Design By Humans
Published On: Tue, Feb 19th, 2013

An Interview with Jules Stewart – Director of K-11

Jules StewartK-11 is a gritty new film directed and written by experienced script supervisor and first time director Jules Stewart. The film is set in the county jail’s specialized gay and trans-gender unit, and follows Raymond Saxx Jr. (Goran Visnjic), a record producer waking from a drug-induced blackout to find himself locked up in K-11.

When you picked this subject matter, what was it’s appeal to you?

I just thought it was unique, original. In today’s world how many times can you find something that someone has never heard of? That in itself made me want to do the project.
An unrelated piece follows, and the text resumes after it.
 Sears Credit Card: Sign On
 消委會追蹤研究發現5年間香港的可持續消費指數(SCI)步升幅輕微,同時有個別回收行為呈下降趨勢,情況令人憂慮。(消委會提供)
This is a real place… it’s been around since the 50’s. I went to K-11 and did some research and created characters and put them in this environment.

It was created as a protection unit…if you put gay and trans-gender prisoners in with the general population, that’s dangerous. One thing that’s interesting about K-ll is that unlike the jail system itself that’s segregated by race, there’s no segregation in K-11. The common thread is gay or trans-gender for these inmates.

I know your overall goal was to write rather than direct, so how did you find the directorial experience?  Easier, harder than you thought?

I have to admit I loved it. It’s really fun to work with the actors,  and having been a script supervisor for so many years I’ve always been on the periphery of it, so it was comfortable. To make decisions and tell the story,  and to tell the actors how to respond to things…it’s the ultimate story telling vehicle. I  would do it again in a heart beat if I had the right cast.

Speaking of the cast, your daughter Kristen Stewart has an off-screen cameo in your film, and your son Cameron has a substantial part. Was this Cameron’s film debut?

Yes, in regard to performing. He’s a grip in the motion picture business, and I wrote the part with him in mind. When you write, you steal things from people you know. I stole from him to create the character of Sledgehammer. When I asked him to play the role, I wasn’t sure he’d do it, but ultimately he agreed and did a great job. I would cast him again absolutely.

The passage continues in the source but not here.